**PROMPT**
An unchanged copy of all the lines below is expected, and it should contain no pictures.

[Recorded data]

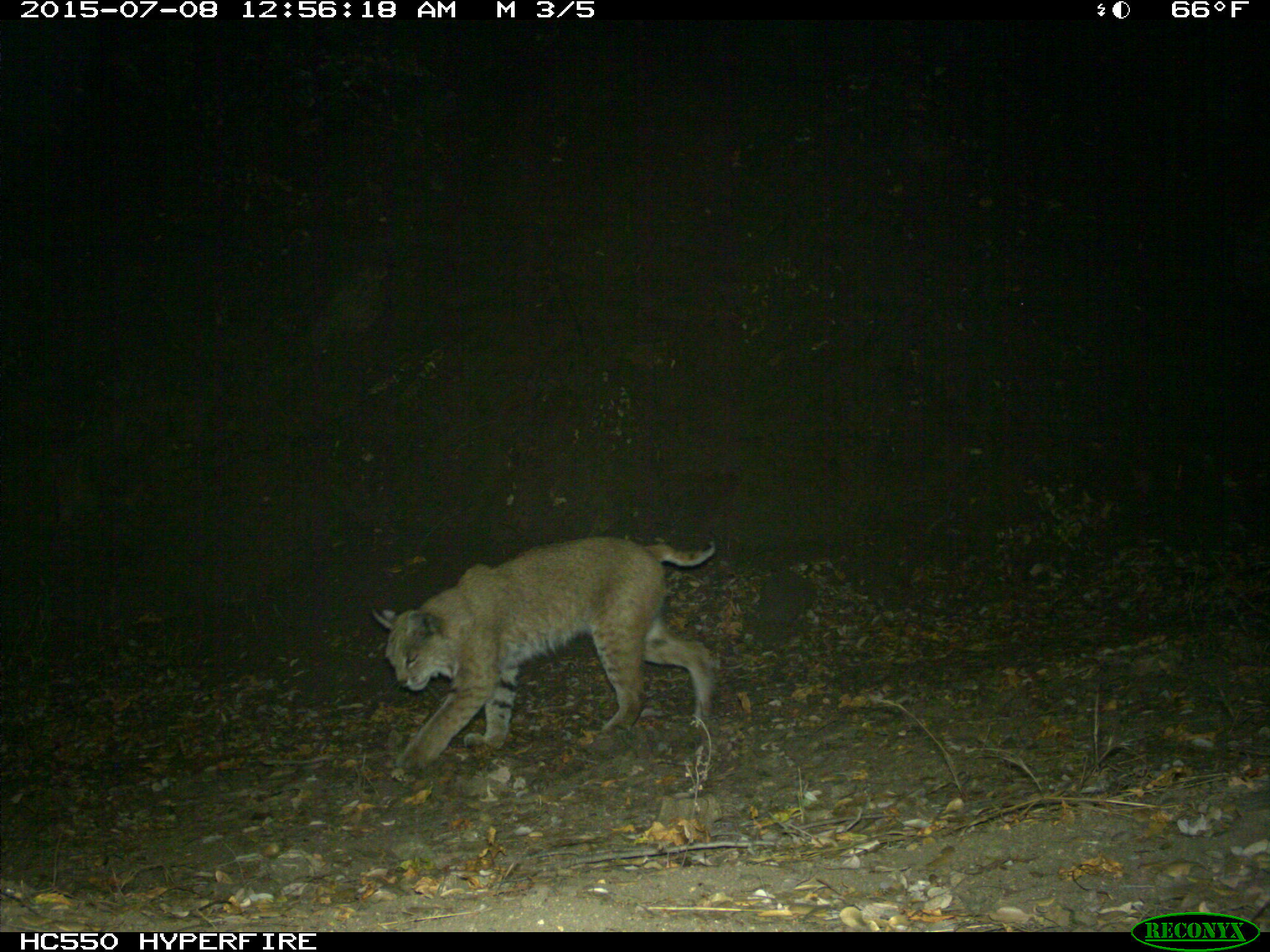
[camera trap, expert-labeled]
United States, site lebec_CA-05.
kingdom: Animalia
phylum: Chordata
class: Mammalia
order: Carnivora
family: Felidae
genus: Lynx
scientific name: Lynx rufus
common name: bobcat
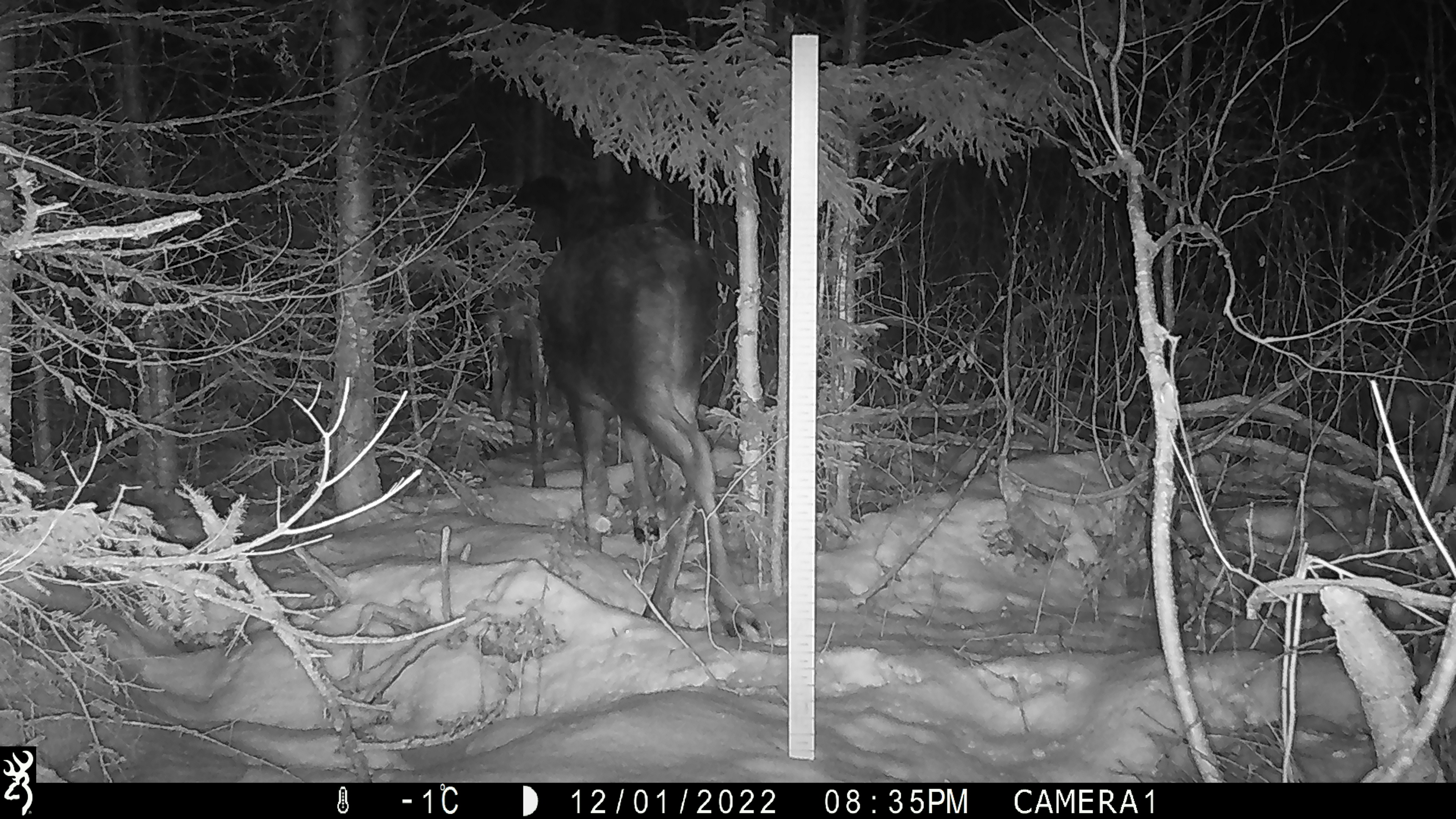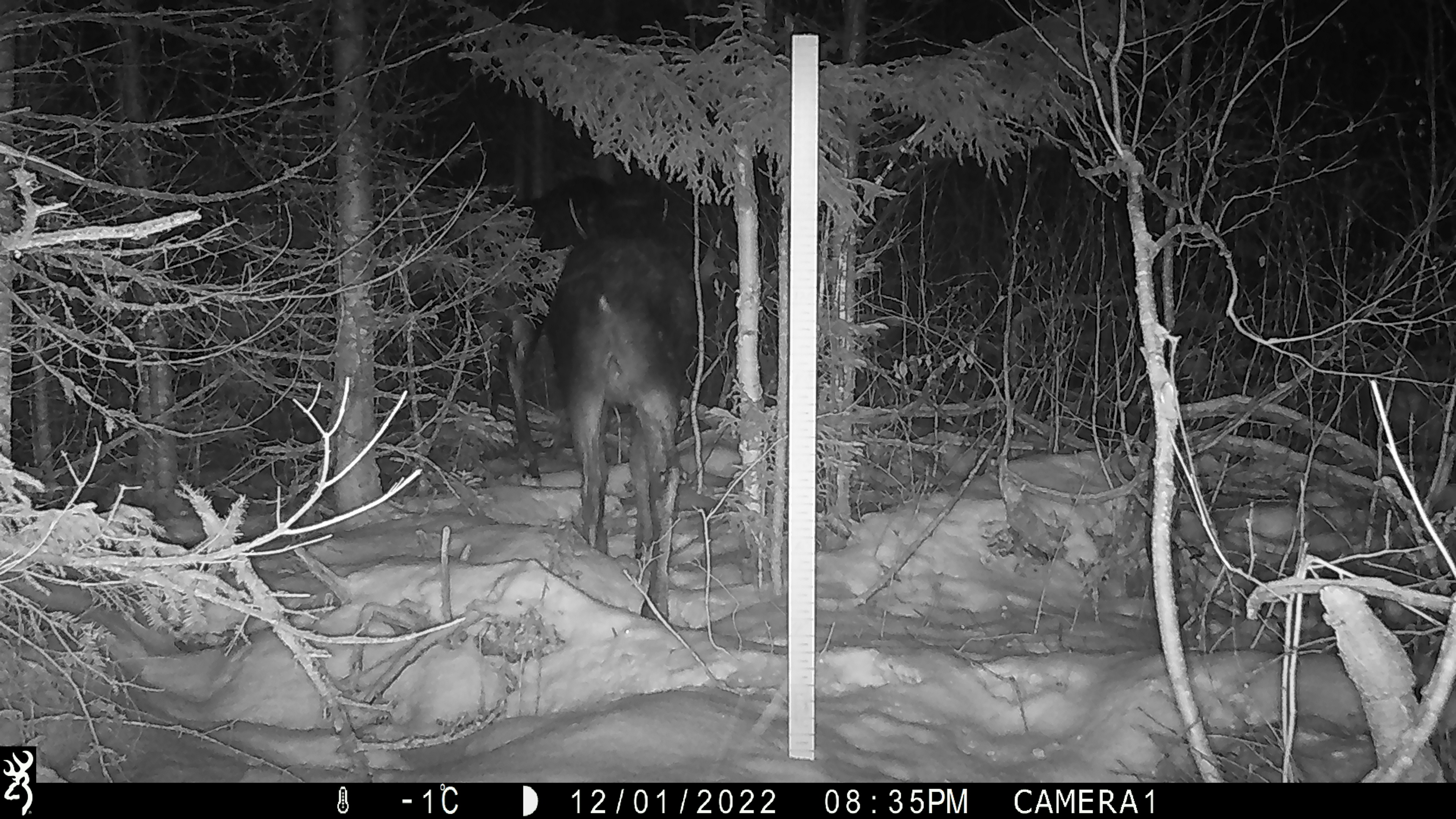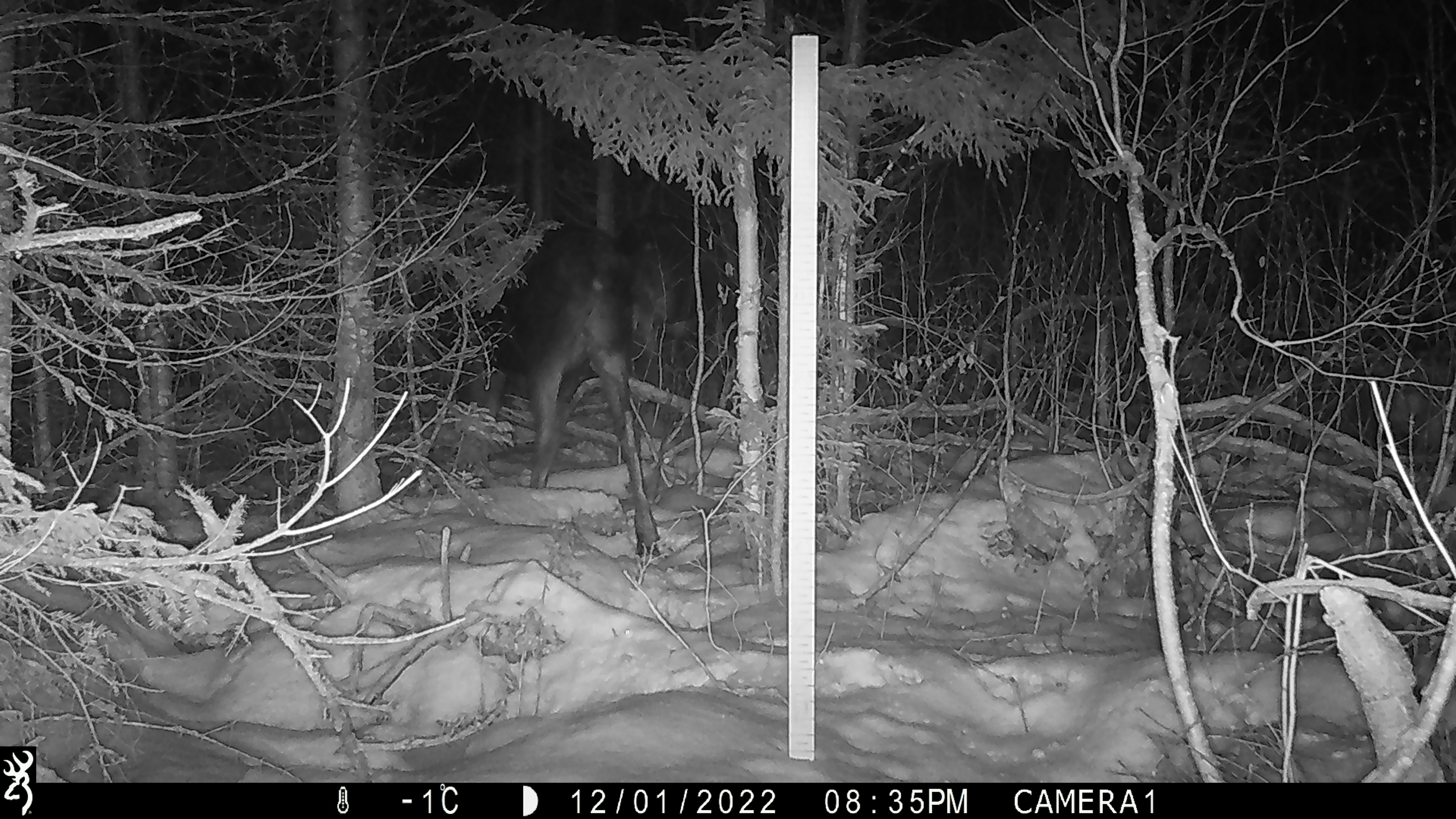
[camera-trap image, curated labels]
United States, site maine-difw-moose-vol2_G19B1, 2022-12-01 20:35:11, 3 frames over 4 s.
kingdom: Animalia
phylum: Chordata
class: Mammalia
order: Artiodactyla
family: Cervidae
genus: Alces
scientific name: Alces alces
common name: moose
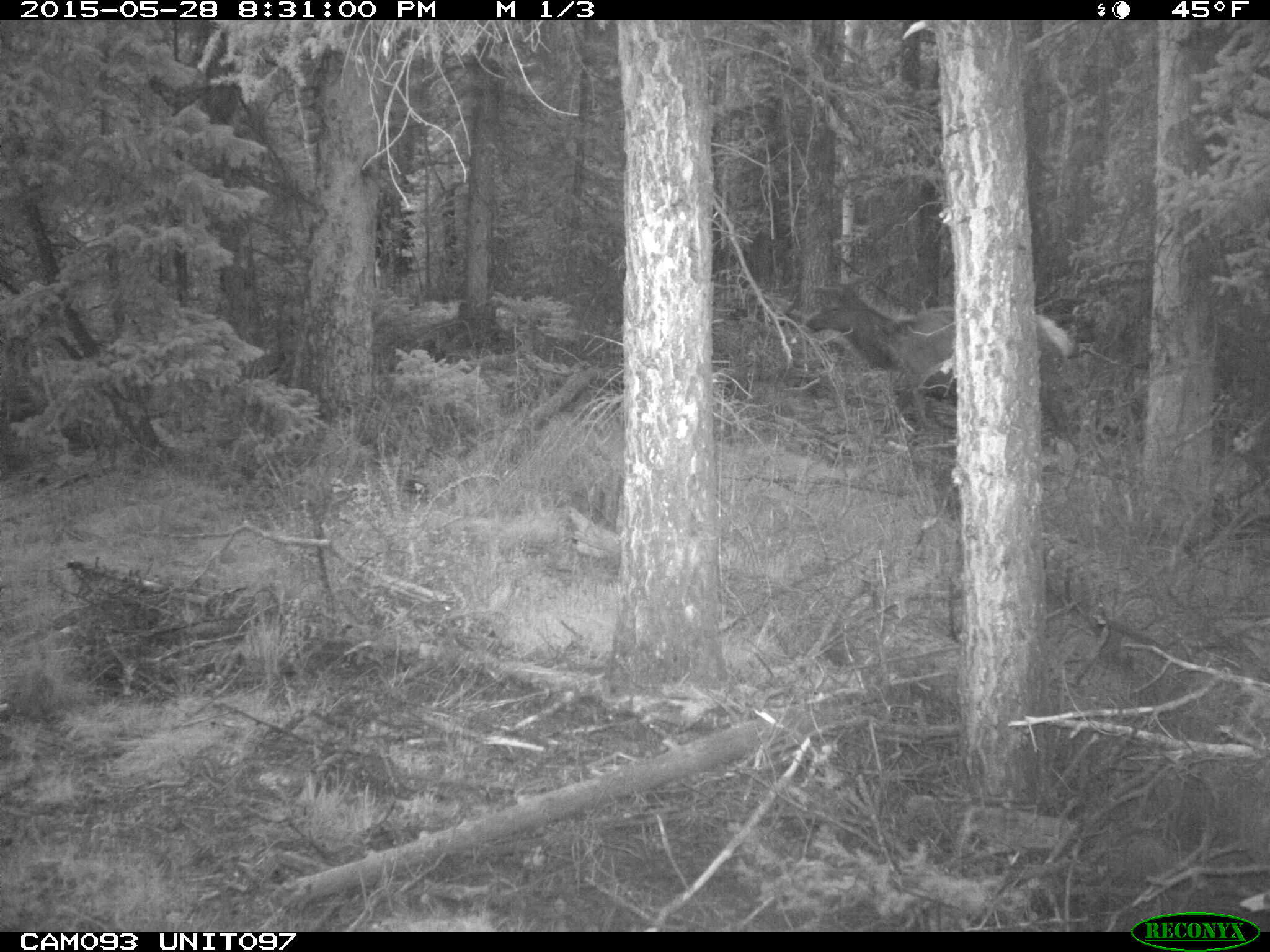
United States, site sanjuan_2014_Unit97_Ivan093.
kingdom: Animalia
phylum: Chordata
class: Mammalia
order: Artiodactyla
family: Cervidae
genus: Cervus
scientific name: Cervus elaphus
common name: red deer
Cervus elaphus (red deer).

**RESPONSE TO THE EXERCISE**
[camera trap, expert-labeled]
United States, site lebec_CA-05.
kingdom: Animalia
phylum: Chordata
class: Mammalia
order: Carnivora
family: Felidae
genus: Lynx
scientific name: Lynx rufus
common name: bobcat
[camera-trap image, curated labels]
United States, site maine-difw-moose-vol2_G19B1, 2022-12-01 20:35:11, 3 frames over 4 s.
kingdom: Animalia
phylum: Chordata
class: Mammalia
order: Artiodactyla
family: Cervidae
genus: Alces
scientific name: Alces alces
common name: moose
United States, site sanjuan_2014_Unit97_Ivan093.
kingdom: Animalia
phylum: Chordata
class: Mammalia
order: Artiodactyla
family: Cervidae
genus: Cervus
scientific name: Cervus elaphus
common name: red deer
Cervus elaphus (red deer).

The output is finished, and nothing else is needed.